I think it is anyway. Ill probably add to it.

Done:
1. Spider scene ala ScareFX (thanks for a great idea ScareFX). Spinning spider victim on a mirror motor, 2 spiders on a wiper motor crank.
2. FCG is now on the porch, this way I dont blind my family and myself with all the UV lighting, and besides when the wind blows ever so slightly it looks really cool. Beef netting has a lot of uses one being making a curtain of sorts, the crank mechanism is above the FCG and even I cant see it.
3. The Bucky torso lights ala Terror Syndicate look really nice on those pillars, I know there are 4 pillars and only 2 lights, but there is always next year.
4. Batyboy has a place to call home now

To do:
1. Might add Boarded up windows
2. Giant spider on roof above spider scene

1st 2 rows of pics or so
http://www.grimvisions.com/new stuff.htm


----------



## Death's Door (Mar 22, 2006)

Nice pics Krough - Real good job!!!!!


----------



## ScareFX (Aug 18, 2004)

Cool! Looks great Krough! The night shots of the torso lights are terrific and Batboy looks right at home (and of course I really like the spider scene). 

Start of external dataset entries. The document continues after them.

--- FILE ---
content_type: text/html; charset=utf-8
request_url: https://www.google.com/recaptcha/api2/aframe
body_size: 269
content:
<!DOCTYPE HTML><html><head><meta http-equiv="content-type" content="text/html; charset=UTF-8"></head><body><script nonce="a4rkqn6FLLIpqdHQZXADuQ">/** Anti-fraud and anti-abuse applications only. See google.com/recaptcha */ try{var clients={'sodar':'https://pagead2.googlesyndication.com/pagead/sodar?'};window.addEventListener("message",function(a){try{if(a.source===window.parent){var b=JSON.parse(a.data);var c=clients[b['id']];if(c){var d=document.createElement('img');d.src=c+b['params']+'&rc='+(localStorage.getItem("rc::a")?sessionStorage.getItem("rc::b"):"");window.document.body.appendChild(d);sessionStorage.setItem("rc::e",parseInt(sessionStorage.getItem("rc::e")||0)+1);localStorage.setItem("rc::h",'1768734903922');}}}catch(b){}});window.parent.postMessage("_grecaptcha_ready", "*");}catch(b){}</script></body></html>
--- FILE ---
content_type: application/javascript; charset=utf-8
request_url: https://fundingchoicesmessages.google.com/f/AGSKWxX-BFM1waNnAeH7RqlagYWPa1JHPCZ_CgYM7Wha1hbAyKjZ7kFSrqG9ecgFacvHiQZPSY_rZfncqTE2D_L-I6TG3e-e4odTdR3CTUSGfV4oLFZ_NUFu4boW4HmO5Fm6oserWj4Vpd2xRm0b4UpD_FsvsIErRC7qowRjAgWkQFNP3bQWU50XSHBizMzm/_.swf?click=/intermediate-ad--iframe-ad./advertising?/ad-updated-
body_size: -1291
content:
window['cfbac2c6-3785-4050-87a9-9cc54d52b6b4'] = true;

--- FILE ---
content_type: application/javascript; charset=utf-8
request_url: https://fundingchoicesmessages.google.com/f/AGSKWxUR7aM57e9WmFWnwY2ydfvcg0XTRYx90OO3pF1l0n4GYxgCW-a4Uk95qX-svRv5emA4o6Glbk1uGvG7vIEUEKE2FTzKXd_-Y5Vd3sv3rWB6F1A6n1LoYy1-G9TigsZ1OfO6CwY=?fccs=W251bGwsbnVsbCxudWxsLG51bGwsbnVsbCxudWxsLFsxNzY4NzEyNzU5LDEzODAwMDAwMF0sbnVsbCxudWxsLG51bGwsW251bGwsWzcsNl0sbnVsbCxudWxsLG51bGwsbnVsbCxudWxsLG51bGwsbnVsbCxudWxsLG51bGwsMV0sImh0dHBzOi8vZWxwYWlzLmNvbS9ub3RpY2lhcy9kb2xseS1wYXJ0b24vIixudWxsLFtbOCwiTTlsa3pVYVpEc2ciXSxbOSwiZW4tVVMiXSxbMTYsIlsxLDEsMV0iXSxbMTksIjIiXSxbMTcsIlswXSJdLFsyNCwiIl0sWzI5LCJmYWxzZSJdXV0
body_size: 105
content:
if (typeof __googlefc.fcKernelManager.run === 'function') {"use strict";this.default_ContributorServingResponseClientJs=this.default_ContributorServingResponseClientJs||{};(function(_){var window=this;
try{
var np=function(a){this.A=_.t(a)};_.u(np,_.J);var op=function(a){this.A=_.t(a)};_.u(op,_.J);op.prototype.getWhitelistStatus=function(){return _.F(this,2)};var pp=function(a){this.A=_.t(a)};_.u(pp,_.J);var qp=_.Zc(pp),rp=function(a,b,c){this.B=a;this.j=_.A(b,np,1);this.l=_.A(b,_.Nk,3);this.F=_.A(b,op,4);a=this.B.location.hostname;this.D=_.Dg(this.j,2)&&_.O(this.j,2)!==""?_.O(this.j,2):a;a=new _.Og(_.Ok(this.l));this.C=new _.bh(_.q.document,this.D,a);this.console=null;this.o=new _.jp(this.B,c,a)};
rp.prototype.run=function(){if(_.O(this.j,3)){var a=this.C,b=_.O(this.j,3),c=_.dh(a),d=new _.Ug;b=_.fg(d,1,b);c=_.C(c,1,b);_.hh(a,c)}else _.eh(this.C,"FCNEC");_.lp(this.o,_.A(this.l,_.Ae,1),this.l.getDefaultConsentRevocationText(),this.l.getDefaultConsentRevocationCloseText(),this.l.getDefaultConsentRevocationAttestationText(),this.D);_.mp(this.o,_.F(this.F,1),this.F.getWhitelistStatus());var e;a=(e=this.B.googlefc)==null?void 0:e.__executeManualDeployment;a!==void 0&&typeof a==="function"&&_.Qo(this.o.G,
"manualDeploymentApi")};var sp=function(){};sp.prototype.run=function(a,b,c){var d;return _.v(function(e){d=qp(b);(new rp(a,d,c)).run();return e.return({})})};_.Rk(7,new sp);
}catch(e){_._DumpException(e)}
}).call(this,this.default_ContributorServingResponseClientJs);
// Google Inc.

It appears it's gonna be a great year out there in the pacific northwest!


----------



## Dr Morbius (Sep 21, 2004)

Those torso lamps look great on those pillars! Makes me wish I had a porch!


----------



## scareme (Aug 29, 2006)

Looks like you have a great house for haunting. And as always your props are the best. Our house it a 60"s style, which is scary itself, but not in a haunted sense. Love your spider victim, should give some tots nightmares.


----------



## Gloomy_Gus (Jul 11, 2006)

I have lamps on either side of my garage which I hate. I'd leave those torso lamps up year-round.

Looks fantastic!


----------



## heresjohnny (Feb 15, 2006)

Looking very good krough, Halloween night will be memorable.


----------



## Dreadnight (Jul 9, 2006)

Krough - Looking great, man!


----------



## Eyes_in_the_dark (Jun 15, 2006)

WOW, I do so love seeing your haunts (members of this forum) and what a great job you have done Krough! Just shows how dar I have to go and how far I can take my haunt.


----------



## Beepem (Jul 17, 2006)

thats really great! those lamps are so sickening lol...theyre awesome


----------



## slimy (Jul 12, 2006)

You are the man, krough.


----------



## NickG (Sep 12, 2006)

Lookin' great so far, can't wait to see the whole deal.


----------



## DeadSpider (Feb 3, 2006)

awesome krough. looks great. I LOVE those bucky torso lites. I wish I had a big porch.


----------